[Material for this task — start]
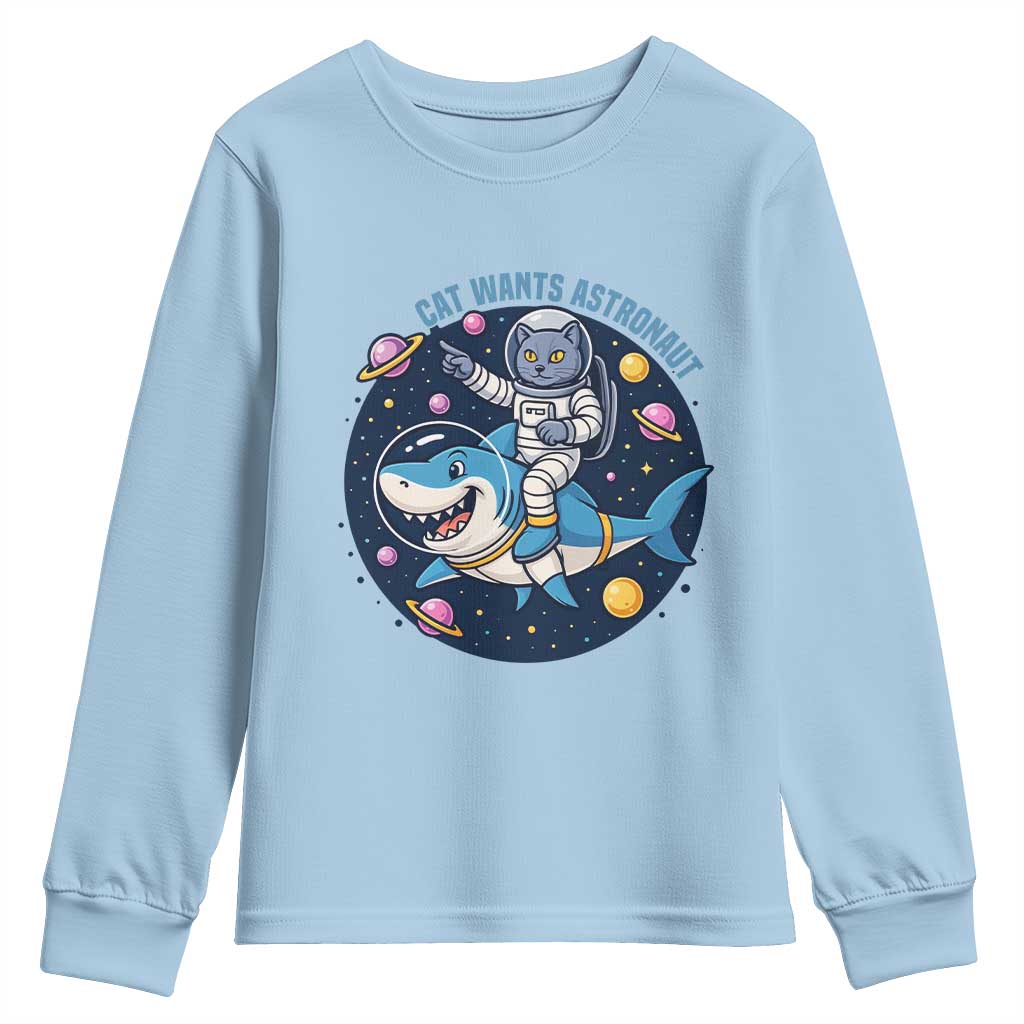 Funny Space Cat Wants Astronaut Youth Sweatshirt Sharks Sci fi Fan Universe TS12 Light Blue Print Your Wear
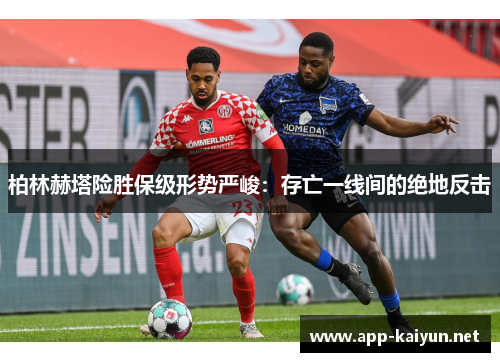 柏林赫塔险胜保级形势严峻：存亡一线间的绝地反击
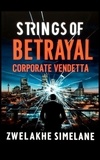  Zwelakhe Simelane - Strings of Betrayal: Corporate Vendetta.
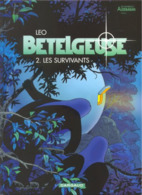 Betelgeuse T 02 Les Survivants EO TBE DARGAUD 03/2001 Léo (BI2) - Bételgeuse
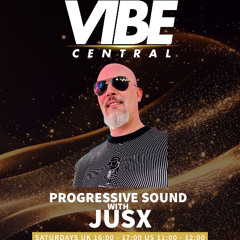 April 12 2025 Vibe Central UK Radio - JusX - Progressive Sound #3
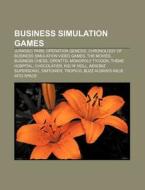 Business simulation games di Books Llc edito da Books LLC, Reference Series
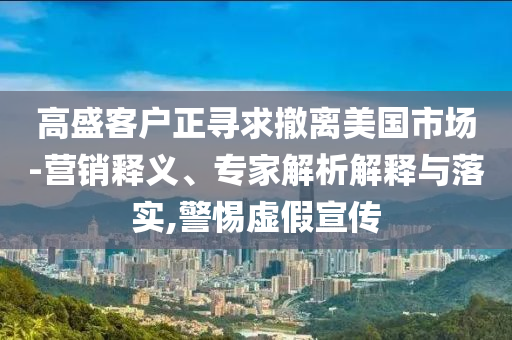 高盛客戶(hù)正尋求撤離美國(guó)市場(chǎng)-營(yíng)銷(xiāo)釋義、專(zhuān)家解析解釋與落實(shí),警惕虛假宣傳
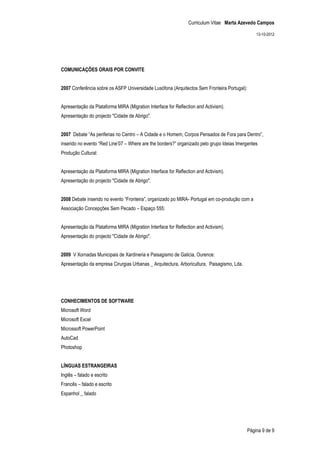 Curriculum Vitae Marta Azevedo Campos

                                                                                                13-10-2012




COMUNICAÇÕES ORAIS POR CONVITE


2007 Conferência sobre os ASFP Universidade Lusófona (Arquitectos Sem Fronteira Portugal):


Apresentação da Plataforma MIRA (Migration Interface for Reflection and Activism).
Apresentação do projecto "Cidade de Abrigo".


2007 Debate “As periferias no Centro – A Cidade e o Homem, Corpos Pensados de Fora para Dentro”,
inserido no evento “Red Line’07 – Where are the borders?” organizado pelo grupo Ideias Imergentes
Produção Cultural:


Apresentação da Plataforma MIRA (Migration Interface for Reflection and Activism).
Apresentação do projecto "Cidade de Abrigo".


2008 Debate inserido no evento “Fronteira”, organizado po MIRA- Portugal em co-produção com a
Associação Concepções Sem Pecado – Espaço 555:


Apresentação da Plataforma MIRA (Migration Interface for Reflection and Activism).
Apresentação do projecto "Cidade de Abrigo".


2009 V Xornadas Municipais de Xardineria e Paisagismo de Galicia, Ourence:
Apresentação da empresa Cirurgias Urbanas _ Arquitectura, Arboricultura, Paisagismo, Lda.




CONHECIMENTOS DE SOFTWARE
Microsoft Word
Microsoft Excel
Microssoft PowerPoint
AutoCad
Photoshop


LÍNGUAS ESTRANGEIRAS
Inglês – falado e escrito
Francês – falado e escrito
Espanhol _ falado




                                                                                            Página 9 de 9
 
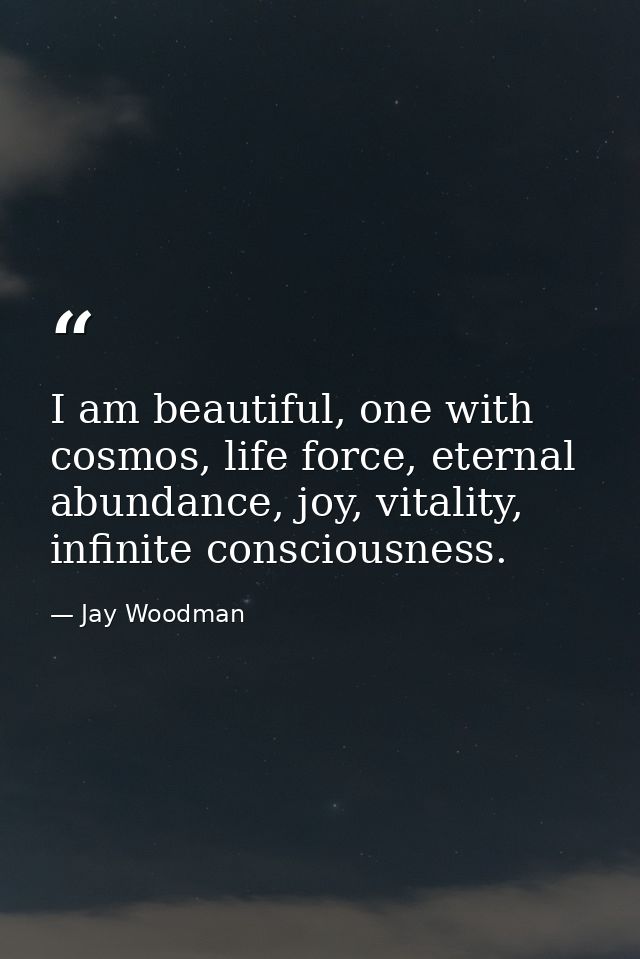 I am beautiful, one with cosmos, life force, eternal abundance, joy, vitality, infinite consciousness. — Jay Woodman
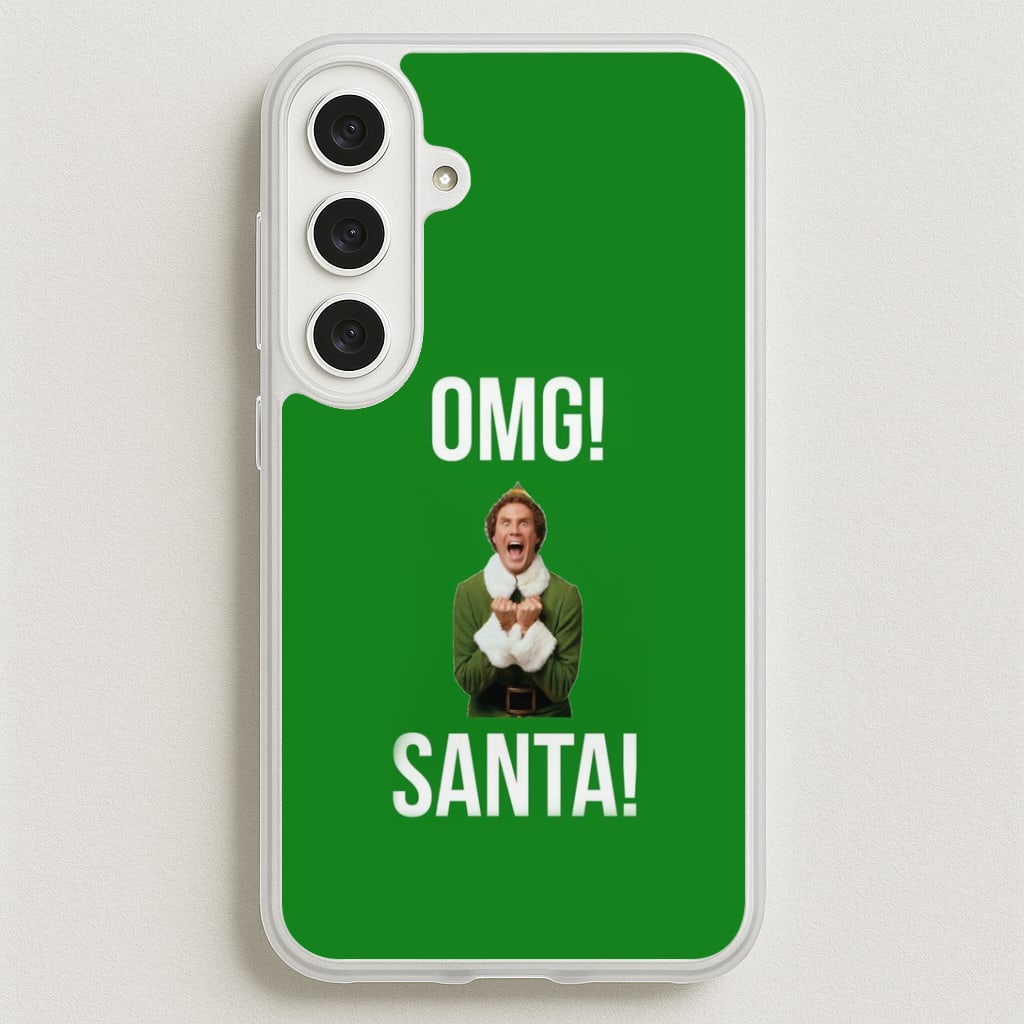 OMG SANTA! - Elf Phone Case for Galaxy S25FE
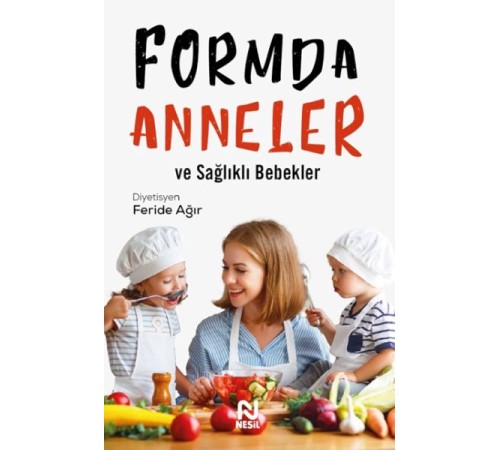 Formda Anneler ve Sağlıklı Bebekler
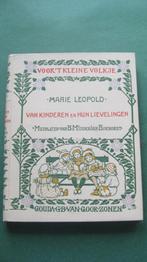 Marie Leopold - Van Kinderen en Hun Lievelingen, Antiek en Kunst, Ophalen of Verzenden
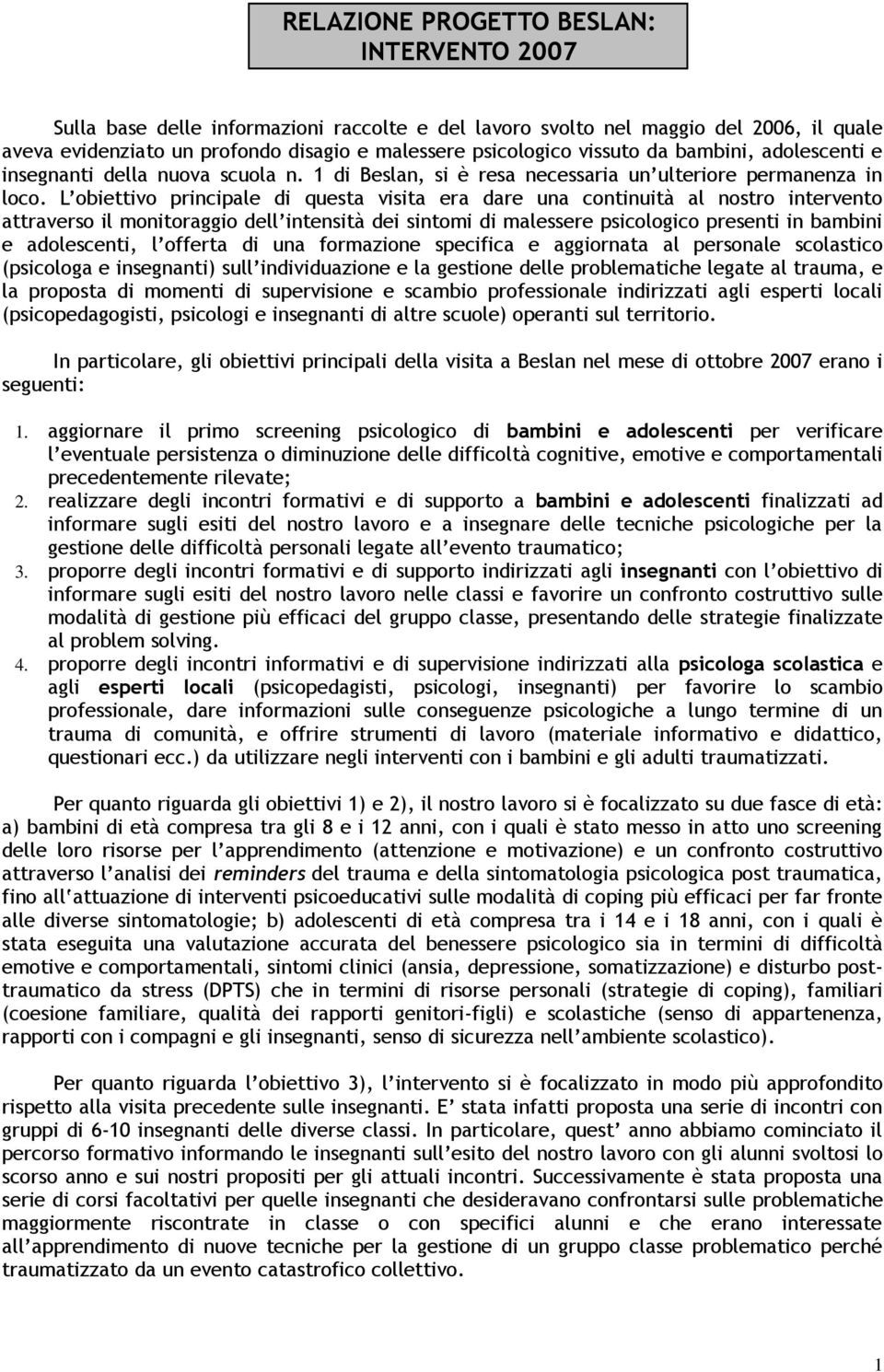 L obiettivo principale di questa visita era dare una continuità al nostro intervento attraverso il monitoraggio dell intensità dei sintomi di malessere psicologico presenti in bambini e adolescenti,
[Material for this task — finish]
Your goal:
Give again, word for word, the lines from the one containing "Página 9 de" through the last line of the entries, with pictures omitted and nothing added.

The completed task:
                                                                                            Página 9 de 9
 
 I am beautiful, one with cosmos, life force, eternal abundance, joy, vitality, infinite consciousness. — Jay Woodman
 OMG SANTA! - Elf Phone Case for Galaxy S25FE
 Formda Anneler ve Sağlıklı Bebekler
 Marie Leopold - Van Kinderen en Hun Lievelingen, Antiek en Kunst, Ophalen of Verzenden
 L obiettivo principale di questa visita era dare una continuità al nostro intervento attraverso il monitoraggio dell intensità dei sintomi di malessere psicologico presenti in bambini e adolescenti,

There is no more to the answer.